Sample mean converging to normal much faster than expected.

101 Views Asked by At

I am taking a non-normal distribution (Poisson, Exponential or Uniform etc.) and I simulate thousands of experiments for small sample sizes ($n=1,...,10$). I calculate the 95%-confidence interval each time, using: $$I_{0.95}=\bigg(\hat{\mu}+z_{0.025}\frac{\sigma}{\sqrt{n}}, \ \ \hat{\mu}-z_{0.025}\frac{\sigma}{\sqrt{n}}\bigg)$$ where $\hat{\mu}$ is my estimate for the mean (sample mean). I am also always assuming $\sigma$ is known (I am just taking it from the distribution I chose at the beginning).

Now, I have noticed a strange behaviour, namely, the estimates for confidece intervals are correct approximately 95% of them for whatever size of a sample. I thought that we should get a value around 95% only after, say, $n>30$.

Is this because the variance is known?

Below is a graph for $n=2,3,...,100$, each time 10,000 simulations. Uniform distribution. enter image description here

The below picture is a reference to @grand_chat 's comment.

enter image description here

2

There are 2 best solutions below

7
On BEST ANSWER

Try computing confidence intervals for samples from distributions that deviate more from normality. For example, try generating observations from a Poisson distribution with $\lambda=.001$. You'll find that your $z$-theory intervals will not have the advertised coverage.

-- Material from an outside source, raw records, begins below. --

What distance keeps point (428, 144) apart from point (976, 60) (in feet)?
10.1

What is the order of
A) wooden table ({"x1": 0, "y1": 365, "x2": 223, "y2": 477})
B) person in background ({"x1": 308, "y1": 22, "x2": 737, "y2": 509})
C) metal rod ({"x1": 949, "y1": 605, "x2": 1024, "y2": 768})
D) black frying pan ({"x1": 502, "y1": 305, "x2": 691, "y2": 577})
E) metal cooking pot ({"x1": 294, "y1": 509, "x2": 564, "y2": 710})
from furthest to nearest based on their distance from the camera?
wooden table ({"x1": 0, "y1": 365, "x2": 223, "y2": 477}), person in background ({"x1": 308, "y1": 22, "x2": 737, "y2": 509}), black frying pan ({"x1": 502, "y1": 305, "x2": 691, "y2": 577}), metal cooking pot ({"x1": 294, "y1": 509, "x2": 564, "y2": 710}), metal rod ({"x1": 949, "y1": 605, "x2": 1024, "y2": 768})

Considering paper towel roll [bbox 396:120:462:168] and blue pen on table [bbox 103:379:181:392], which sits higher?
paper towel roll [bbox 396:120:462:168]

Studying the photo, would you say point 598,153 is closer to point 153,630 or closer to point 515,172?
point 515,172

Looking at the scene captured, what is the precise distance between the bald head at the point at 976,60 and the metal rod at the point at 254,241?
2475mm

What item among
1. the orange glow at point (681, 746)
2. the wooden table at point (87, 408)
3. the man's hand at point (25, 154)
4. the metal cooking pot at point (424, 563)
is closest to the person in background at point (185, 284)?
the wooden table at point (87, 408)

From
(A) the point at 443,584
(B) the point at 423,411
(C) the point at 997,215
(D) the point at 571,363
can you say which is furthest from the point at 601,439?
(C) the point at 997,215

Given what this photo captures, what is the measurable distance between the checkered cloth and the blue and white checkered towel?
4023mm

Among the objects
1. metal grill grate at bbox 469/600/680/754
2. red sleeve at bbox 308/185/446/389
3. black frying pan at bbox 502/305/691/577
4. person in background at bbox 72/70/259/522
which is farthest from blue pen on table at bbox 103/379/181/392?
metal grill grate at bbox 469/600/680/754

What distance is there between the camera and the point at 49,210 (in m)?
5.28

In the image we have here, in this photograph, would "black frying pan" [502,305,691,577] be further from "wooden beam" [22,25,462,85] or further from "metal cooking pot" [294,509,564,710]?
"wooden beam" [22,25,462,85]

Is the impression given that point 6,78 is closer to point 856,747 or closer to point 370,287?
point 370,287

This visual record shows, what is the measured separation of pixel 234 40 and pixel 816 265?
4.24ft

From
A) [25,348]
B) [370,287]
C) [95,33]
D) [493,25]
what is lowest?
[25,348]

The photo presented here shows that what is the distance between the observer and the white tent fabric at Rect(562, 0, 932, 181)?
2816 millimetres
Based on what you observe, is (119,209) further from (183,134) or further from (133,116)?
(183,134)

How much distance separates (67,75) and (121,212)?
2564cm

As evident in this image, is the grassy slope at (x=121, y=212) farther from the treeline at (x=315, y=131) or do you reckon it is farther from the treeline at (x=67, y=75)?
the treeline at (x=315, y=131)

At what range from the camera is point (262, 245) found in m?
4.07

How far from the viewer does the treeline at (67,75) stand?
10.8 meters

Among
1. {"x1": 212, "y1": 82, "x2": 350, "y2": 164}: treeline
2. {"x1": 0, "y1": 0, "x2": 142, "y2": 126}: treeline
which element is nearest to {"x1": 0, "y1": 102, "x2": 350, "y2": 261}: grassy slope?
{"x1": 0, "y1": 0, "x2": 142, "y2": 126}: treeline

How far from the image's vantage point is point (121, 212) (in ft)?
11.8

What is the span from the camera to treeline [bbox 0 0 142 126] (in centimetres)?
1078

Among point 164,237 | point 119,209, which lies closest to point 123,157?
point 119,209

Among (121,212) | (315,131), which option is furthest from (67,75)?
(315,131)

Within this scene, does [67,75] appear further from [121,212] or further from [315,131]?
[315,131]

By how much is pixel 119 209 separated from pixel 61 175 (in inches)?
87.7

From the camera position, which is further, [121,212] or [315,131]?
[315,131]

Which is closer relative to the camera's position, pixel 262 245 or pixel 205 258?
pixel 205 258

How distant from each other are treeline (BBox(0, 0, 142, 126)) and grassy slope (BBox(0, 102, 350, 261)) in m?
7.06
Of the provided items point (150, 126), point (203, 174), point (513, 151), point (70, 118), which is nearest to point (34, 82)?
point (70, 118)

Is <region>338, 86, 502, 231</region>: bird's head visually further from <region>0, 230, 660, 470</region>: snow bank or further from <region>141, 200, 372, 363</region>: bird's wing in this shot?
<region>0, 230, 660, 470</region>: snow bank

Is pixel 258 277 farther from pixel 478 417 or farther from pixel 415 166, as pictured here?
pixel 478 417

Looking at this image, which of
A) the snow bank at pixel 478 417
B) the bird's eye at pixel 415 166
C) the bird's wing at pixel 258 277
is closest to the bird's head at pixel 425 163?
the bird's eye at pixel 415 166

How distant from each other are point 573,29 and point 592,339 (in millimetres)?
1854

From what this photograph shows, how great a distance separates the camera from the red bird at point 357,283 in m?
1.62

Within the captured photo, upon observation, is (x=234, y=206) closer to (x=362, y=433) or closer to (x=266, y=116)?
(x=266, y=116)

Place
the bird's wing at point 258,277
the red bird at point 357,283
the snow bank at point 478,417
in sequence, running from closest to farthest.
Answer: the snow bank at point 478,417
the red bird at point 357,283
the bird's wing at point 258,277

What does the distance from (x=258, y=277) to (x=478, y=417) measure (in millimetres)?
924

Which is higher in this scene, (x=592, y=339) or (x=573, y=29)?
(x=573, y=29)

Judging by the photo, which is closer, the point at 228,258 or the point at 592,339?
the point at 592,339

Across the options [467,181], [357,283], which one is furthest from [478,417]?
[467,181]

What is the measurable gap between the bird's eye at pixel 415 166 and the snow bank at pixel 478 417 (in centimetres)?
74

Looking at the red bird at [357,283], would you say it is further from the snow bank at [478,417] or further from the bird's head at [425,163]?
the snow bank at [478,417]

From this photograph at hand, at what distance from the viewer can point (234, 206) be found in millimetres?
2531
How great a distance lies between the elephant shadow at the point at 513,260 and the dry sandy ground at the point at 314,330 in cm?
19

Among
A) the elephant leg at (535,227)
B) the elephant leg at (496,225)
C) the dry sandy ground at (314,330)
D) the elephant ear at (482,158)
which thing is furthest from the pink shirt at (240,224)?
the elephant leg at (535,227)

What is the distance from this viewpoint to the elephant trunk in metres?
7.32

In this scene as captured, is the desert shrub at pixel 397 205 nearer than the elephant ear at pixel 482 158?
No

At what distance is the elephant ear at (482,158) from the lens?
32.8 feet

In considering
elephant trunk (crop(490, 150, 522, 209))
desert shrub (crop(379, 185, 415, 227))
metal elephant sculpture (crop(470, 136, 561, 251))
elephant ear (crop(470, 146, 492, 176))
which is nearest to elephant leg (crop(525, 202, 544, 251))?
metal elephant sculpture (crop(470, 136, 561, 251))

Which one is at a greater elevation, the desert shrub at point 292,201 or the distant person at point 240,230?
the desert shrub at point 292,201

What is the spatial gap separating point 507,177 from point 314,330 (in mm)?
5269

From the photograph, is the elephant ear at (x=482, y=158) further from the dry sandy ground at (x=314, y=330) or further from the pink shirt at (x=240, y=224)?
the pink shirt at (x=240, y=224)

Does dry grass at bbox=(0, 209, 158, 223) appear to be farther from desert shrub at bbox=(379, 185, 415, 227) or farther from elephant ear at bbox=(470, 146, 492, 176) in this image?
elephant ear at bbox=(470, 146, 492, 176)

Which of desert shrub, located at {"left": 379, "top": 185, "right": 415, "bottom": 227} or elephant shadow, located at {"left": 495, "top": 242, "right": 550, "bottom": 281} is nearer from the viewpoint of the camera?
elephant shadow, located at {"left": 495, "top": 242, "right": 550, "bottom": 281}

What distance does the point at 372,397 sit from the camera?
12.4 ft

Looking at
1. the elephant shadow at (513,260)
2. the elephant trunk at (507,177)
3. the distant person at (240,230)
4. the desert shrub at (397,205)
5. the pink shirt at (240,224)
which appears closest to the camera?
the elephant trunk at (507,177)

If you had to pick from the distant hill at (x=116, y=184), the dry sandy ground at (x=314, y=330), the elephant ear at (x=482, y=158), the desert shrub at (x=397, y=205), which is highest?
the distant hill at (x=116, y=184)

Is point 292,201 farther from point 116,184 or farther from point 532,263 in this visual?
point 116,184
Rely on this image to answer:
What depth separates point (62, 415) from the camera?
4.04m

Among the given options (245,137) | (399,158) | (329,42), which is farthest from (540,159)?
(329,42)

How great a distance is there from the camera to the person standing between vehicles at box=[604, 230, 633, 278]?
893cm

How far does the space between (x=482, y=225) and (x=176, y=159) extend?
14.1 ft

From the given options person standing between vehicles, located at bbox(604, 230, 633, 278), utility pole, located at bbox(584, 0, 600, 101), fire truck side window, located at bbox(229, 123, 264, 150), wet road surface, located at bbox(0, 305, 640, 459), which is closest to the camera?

In general, you'll find that the normal theory works pretty well if the distribution you're sampling from is reasonably symmetric, so aim for samples from non-symmetric distributions, or distributions that are almost a point mass, such as Poisson with tiny $\lambda$. Keep away from the uniform distribution; the normal approximation kicks in pretty quickly no matter how you scale it.

Knowing the variance takes some of the 'noise' out of the confidence interval. So yes, this will improve coverage over using an estimator for the standard deviation.

2
On

Since you are dealing with non-normal distributions, shouldn't you be using tests for non-normally distributed data? Also, when the sample size is less than 30, you would usually conduct a t-test. In this case, the t-test equivalents for non-normally distributed data are the following:Mann-Whitney test, Mood’s median test, and Kruskal-Wallis test.